The U.S. dollar held steady on Wednesday as traders awaited this week’s consumer price data to see if it would confirm that inflation is slowing.
The euro fell against the dollar after a policymaker for the European Central Bank (ECB) declared that the cycle of interest rate hikes was coming to an end. Moreover, ECB staff published an article arguing that strong wage pressures are likely in the upcoming quarters.
Mario Centeno, a member of the ECB’s governing council, predicted that inflation would decline in March and that the process of monetary tightening was about to end on Tuesday as traders awaited U.S. inflation data to help solidify Fed interest rate hike expectations.

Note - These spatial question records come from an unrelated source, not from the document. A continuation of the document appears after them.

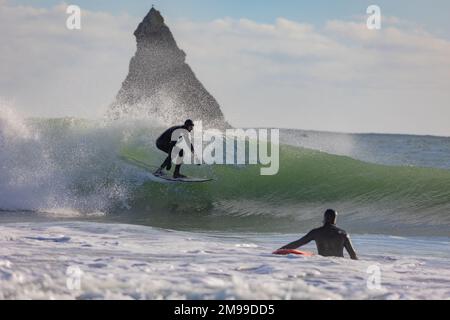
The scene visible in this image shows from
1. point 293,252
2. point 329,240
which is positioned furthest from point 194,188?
point 293,252

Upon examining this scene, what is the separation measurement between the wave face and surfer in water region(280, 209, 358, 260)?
5830 millimetres

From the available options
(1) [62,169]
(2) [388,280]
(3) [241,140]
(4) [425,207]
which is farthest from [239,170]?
(2) [388,280]

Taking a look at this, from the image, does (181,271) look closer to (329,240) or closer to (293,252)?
(293,252)

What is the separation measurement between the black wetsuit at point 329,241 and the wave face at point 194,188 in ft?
19.1

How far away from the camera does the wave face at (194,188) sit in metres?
16.3

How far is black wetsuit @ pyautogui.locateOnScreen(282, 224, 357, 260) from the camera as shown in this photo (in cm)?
863

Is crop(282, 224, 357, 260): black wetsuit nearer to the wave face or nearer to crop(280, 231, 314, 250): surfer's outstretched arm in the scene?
crop(280, 231, 314, 250): surfer's outstretched arm

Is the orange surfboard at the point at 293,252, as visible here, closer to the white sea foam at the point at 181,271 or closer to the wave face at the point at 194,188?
the white sea foam at the point at 181,271

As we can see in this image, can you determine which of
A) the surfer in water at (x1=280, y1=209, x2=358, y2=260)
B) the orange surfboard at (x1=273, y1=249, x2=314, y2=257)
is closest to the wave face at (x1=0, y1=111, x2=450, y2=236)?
the surfer in water at (x1=280, y1=209, x2=358, y2=260)

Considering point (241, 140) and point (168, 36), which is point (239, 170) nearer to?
point (241, 140)

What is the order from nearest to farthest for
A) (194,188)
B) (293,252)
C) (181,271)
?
(181,271)
(293,252)
(194,188)

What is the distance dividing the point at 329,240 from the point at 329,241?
11 mm

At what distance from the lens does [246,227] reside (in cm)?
1503

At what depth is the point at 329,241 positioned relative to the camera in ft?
28.6
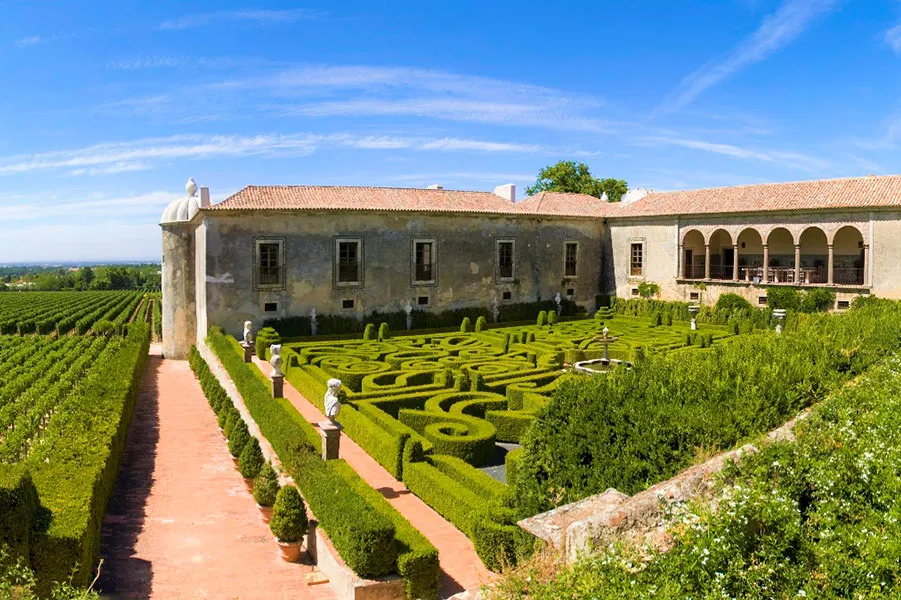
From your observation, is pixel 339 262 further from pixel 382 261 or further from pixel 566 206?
pixel 566 206

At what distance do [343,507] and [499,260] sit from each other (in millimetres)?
20951

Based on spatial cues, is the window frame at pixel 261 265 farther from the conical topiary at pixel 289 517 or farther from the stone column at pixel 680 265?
the stone column at pixel 680 265

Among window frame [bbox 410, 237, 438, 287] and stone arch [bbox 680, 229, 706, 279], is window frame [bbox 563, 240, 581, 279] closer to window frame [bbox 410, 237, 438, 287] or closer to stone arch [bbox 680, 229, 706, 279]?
stone arch [bbox 680, 229, 706, 279]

The euro flattened at $1.0732, remaining near its seven-month high against the dollar. Investors are starting to expect a weaker dollar and easing inflation as the need for further interest rate increases diminishes. This has caused the dollar to lose nearly 12% of its value against the euro since it reached a 20-year high in September.
The Outlook for The Global Economy Is Gloomy
The U.S. Fed continues to signal rate hikes. The euro has struggled to advance further in the past month, and traders have been cautious in selling dollars. Futures pricing has been choppy, but it appears that markets are leaning toward a 3/4 chance of a quarter-point increase next month.

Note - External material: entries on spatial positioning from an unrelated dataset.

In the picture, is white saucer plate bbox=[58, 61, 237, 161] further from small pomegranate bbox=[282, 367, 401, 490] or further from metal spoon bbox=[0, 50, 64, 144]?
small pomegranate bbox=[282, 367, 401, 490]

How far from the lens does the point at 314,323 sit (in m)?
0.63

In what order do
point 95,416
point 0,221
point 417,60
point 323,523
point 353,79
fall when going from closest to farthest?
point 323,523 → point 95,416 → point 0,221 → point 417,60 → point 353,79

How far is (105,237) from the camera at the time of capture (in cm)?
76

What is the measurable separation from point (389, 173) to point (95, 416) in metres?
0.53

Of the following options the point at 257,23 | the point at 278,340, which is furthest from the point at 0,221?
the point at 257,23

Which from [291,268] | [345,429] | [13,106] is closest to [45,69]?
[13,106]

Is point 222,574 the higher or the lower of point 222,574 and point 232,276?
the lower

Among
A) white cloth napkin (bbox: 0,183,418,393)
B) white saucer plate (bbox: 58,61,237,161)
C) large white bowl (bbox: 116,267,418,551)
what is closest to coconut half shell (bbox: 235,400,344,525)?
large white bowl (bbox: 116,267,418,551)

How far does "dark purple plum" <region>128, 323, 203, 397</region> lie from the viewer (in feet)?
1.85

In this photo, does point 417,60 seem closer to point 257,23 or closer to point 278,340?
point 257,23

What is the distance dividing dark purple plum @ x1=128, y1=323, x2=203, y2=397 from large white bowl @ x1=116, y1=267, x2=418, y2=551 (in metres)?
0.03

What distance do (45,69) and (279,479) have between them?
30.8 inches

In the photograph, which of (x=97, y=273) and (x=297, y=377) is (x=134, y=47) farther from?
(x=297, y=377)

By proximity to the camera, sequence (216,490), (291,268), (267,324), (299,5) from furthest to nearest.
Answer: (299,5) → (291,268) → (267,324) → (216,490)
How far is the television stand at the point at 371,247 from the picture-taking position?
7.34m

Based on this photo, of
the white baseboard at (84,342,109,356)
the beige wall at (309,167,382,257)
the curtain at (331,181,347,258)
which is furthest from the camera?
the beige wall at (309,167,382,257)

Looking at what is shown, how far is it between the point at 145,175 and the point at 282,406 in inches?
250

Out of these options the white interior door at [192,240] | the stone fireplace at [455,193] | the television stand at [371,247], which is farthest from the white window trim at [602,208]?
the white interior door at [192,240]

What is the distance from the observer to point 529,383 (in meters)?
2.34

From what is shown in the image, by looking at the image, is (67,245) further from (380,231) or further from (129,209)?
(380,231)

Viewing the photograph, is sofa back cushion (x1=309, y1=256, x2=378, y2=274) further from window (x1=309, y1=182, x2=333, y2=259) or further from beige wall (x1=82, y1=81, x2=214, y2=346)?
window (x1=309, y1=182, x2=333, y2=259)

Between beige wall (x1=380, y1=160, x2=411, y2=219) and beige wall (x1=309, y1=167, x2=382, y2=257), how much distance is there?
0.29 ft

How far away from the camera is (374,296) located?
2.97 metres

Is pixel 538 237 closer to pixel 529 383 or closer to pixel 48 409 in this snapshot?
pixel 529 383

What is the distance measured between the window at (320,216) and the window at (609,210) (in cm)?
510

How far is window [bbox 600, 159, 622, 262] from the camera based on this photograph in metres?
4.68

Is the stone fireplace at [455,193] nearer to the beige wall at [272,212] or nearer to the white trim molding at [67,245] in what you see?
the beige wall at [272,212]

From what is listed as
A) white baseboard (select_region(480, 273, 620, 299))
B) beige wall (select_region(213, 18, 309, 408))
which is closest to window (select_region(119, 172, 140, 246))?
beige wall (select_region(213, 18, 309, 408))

The dollar index gained 0.15% against a basket of currencies, reaching 103.42.
The re-opening of China has also boosted sentiment and lifted Asian currencies against the U.S. dollar.
On Wednesday, the Chinese yuan fell just short of a five-month high, closing at 6.7737.
In anticipation of increased tourism, as China’s borders open, the Singapore dollar has reached 19-month highs this week. Moreover, the Thai baht has reached nine-month highs.
Australian data revealed that annual inflation increased to 7.311% in November, opening the door for further rate hikes. Hence, the Australian dollar increased by 0.12% to $0.6900.